- **Problem description**: From the first line to the last, write out the records below exactly as they appear.

- **Input**:

- - -

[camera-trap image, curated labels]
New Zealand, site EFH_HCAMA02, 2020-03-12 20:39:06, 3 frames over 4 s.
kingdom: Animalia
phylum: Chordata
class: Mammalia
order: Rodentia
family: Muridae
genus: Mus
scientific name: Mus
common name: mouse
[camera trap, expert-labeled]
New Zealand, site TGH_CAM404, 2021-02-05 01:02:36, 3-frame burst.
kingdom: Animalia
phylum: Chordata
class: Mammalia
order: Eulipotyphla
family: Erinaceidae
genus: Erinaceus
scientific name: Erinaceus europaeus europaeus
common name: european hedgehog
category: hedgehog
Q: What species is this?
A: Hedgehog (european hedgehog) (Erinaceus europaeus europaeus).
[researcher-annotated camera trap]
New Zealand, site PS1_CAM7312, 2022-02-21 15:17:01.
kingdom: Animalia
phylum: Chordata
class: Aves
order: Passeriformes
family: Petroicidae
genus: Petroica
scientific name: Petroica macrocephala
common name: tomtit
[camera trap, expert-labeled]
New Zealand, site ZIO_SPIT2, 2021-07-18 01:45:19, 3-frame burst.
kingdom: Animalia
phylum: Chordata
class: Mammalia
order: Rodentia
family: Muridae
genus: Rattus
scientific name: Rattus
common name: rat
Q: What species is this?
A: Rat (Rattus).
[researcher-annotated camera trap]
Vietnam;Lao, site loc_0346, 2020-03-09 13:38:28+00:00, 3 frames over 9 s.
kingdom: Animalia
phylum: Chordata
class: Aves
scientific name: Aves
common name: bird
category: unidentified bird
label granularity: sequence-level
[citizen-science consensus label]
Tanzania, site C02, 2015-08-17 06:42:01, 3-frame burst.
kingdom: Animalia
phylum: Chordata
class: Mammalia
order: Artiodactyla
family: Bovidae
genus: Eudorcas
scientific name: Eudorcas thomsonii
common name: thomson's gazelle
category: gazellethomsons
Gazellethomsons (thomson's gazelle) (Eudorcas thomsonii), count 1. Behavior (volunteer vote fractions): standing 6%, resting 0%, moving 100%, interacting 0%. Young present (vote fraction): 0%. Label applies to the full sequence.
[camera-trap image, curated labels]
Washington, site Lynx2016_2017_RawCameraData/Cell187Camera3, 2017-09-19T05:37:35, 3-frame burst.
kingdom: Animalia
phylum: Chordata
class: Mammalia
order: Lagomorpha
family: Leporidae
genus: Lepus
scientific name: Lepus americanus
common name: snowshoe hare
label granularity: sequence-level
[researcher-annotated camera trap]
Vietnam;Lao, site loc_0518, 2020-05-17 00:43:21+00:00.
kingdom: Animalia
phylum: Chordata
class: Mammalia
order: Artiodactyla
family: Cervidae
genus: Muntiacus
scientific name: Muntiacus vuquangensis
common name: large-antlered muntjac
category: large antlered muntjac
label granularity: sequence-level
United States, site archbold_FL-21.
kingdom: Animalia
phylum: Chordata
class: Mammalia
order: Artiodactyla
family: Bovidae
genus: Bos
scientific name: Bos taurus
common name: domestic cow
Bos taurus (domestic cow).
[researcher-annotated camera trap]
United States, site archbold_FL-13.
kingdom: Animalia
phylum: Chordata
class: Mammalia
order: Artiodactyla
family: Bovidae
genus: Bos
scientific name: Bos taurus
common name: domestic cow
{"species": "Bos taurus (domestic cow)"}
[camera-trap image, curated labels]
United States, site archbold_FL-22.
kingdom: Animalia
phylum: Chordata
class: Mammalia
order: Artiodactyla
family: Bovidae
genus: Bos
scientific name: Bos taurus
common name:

- - -

- **Result**:
[camera-trap image, curated labels]
New Zealand, site EFH_HCAMA02, 2020-03-12 20:39:06, 3 frames over 4 s.
kingdom: Animalia
phylum: Chordata
class: Mammalia
order: Rodentia
family: Muridae
genus: Mus
scientific name: Mus
common name: mouse
[camera trap, expert-labeled]
New Zealand, site TGH_CAM404, 2021-02-05 01:02:36, 3-frame burst.
kingdom: Animalia
phylum: Chordata
class: Mammalia
order: Eulipotyphla
family: Erinaceidae
genus: Erinaceus
scientific name: Erinaceus europaeus europaeus
common name: european hedgehog
category: hedgehog
Q: What species is this?
A: Hedgehog (european hedgehog) (Erinaceus europaeus europaeus).
[researcher-annotated camera trap]
New Zealand, site PS1_CAM7312, 2022-02-21 15:17:01.
kingdom: Animalia
phylum: Chordata
class: Aves
order: Passeriformes
family: Petroicidae
genus: Petroica
scientific name: Petroica macrocephala
common name: tomtit
[camera trap, expert-labeled]
New Zealand, site ZIO_SPIT2, 2021-07-18 01:45:19, 3-frame burst.
kingdom: Animalia
phylum: Chordata
class: Mammalia
order: Rodentia
family: Muridae
genus: Rattus
scientific name: Rattus
common name: rat
Q: What species is this?
A: Rat (Rattus).
[researcher-annotated camera trap]
Vietnam;Lao, site loc_0346, 2020-03-09 13:38:28+00:00, 3 frames over 9 s.
kingdom: Animalia
phylum: Chordata
class: Aves
scientific name: Aves
common name: bird
category: unidentified bird
label granularity: sequence-level
[citizen-science consensus label]
Tanzania, site C02, 2015-08-17 06:42:01, 3-frame burst.
kingdom: Animalia
phylum: Chordata
class: Mammalia
order: Artiodactyla
family: Bovidae
genus: Eudorcas
scientific name: Eudorcas thomsonii
common name: thomson's gazelle
category: gazellethomsons
Gazellethomsons (thomson's gazelle) (Eudorcas thomsonii), count 1. Behavior (volunteer vote fractions): standing 6%, resting 0%, moving 100%, interacting 0%. Young present (vote fraction): 0%. Label applies to the full sequence.
[camera-trap image, curated labels]
Washington, site Lynx2016_2017_RawCameraData/Cell187Camera3, 2017-09-19T05:37:35, 3-frame burst.
kingdom: Animalia
phylum: Chordata
class: Mammalia
order: Lagomorpha
family: Leporidae
genus: Lepus
scientific name: Lepus americanus
common name: snowshoe hare
label granularity: sequence-level
[researcher-annotated camera trap]
Vietnam;Lao, site loc_0518, 2020-05-17 00:43:21+00:00.
kingdom: Animalia
phylum: Chordata
class: Mammalia
order: Artiodactyla
family: Cervidae
genus: Muntiacus
scientific name: Muntiacus vuquangensis
common name: large-antlered muntjac
category: large antlered muntjac
label granularity: sequence-level
United States, site archbold_FL-21.
kingdom: Animalia
phylum: Chordata
class: Mammalia
order: Artiodactyla
family: Bovidae
genus: Bos
scientific name: Bos taurus
common name: domestic cow
Bos taurus (domestic cow).
[researcher-annotated camera trap]
United States, site archbold_FL-13.
kingdom: Animalia
phylum: Chordata
class: Mammalia
order: Artiodactyla
family: Bovidae
genus: Bos
scientific name: Bos taurus
common name: domestic cow
{"species": "Bos taurus (domestic cow)"}
[camera-trap image, curated labels]
United States, site archbold_FL-22.
kingdom: Animalia
phylum: Chordata
class: Mammalia
order: Artiodactyla
family: Bovidae
genus: Bos
scientific name: Bos taurus
common name:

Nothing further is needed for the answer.